Now little doggies fixed its a shame its such hard work to drive. Any ideas greatly appreciated as always.
Cheers, Adrian
No problem Adrian, glad to help! Try spraying out the throttle bore with gumout or other carb spary cleaner this always helps with the idle..Keep us posted!Adrian Worman wrote:Hi Eddie
I can't seem to get any light to cume on when I cycle the ignition key other than oil pressure light.I must pull the dash mouldings off and gheck all the bulbs behind the guages.
Pulls really well off the line and kickdown,does'nt struggle on any hill or strong headwind and allways feels really torquey, even on light throttle.
Won't have any time till weekend but I'll keep you up to date with my progress.
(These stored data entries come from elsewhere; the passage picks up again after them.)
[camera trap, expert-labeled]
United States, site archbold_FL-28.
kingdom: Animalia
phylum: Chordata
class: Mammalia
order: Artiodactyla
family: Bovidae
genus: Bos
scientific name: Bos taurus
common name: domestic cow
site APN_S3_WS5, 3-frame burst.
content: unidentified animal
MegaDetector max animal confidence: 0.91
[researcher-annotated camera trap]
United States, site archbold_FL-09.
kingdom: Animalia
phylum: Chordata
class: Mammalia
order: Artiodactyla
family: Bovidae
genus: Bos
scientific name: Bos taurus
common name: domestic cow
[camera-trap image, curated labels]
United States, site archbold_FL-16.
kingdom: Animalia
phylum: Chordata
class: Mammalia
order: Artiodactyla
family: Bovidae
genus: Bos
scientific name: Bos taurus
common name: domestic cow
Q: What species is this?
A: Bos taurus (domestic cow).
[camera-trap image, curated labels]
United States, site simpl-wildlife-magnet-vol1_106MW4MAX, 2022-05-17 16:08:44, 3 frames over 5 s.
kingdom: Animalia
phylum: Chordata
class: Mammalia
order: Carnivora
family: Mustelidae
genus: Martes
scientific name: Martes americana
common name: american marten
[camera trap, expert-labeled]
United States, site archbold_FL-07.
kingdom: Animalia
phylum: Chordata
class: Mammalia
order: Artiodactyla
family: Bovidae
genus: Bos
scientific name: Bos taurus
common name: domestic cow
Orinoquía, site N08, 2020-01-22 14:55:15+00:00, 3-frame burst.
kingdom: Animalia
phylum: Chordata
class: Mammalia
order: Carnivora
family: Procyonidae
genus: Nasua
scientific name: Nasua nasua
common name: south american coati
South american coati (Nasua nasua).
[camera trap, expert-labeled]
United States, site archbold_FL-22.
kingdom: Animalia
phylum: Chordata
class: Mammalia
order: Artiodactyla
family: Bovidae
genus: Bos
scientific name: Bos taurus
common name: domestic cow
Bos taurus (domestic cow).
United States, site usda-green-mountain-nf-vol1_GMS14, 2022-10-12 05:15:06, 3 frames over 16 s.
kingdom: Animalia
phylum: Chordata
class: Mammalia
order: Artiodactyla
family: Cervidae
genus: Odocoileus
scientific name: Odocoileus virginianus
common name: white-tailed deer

Thanks again for your time and patience Eddie, your a star !
Adrian
Adrian, just to make sure we are on the same 'wavelength' as an understanding the flashes are "flash" "flash" "flash" pause "flash" flash"=32 OK? Now, on what I interpret from what you have written is a code 31 and a code 12 is this correct? If so it means the battery power has been temporarily disconnected at some point in time,(code 12), and the other code is the purge solenoid electrical circuit is in a grounded or open condition. The first code is nothing to be concerned about. The second code,(31), simply means a wire has been broken or the connection has been unplugged. The purge solenoid is critical to a good idle, check the hoses that lead to the charcoal canister in the cavity behind the passengers side headlight, make sure the vacum hoses are intact and not split. There is also a hose from the intake manifold to a round metallic canister,(The purge solenoid itself), that has an attachment bracket to the exhaust manifold, this hose may have become split or removed. The EGR, Purge solenoid, and charcoal canister work as a team to burn raw hydrocarbon emissions either into the engine or stored for a burn at a later time when there is too much HC in the canister. Try this test, disconnect the hoses from the charcoal canister, if it improves the idle my theory is correct.Adrian Worman wrote:Hi Eddie,
Just finished repairing dash lights and have managed to get the check engine light to come on. I've read the codes as best I can and they:-
3 (which you have told me might be 1 followed by slight pause then 2). Then 5, long pause. 8- long pause. 4 -long pause. 7- long pause. The last code is 10 which appears to be the finfishing code which you described as 5 and 5; there is only a very slight pause between the two 5's.
While I had the dash apart,I found a piece of loom with a multi plug on end and on back of dash pad there was a piece of printed circuit board that when held up to light I could see some warning symbols showing through.I don't know why it would have been disconnected but when fitted dash together I installed plug and now when ignition turned on as well as the check engine light coming on the other panel flashes 'maintenance required'.
"I hope I've interpreted the flasing codes correctly as it's hard to judge the short pauses.
I appreciate all your help and if anything makes sense out of this and could be of use let me know.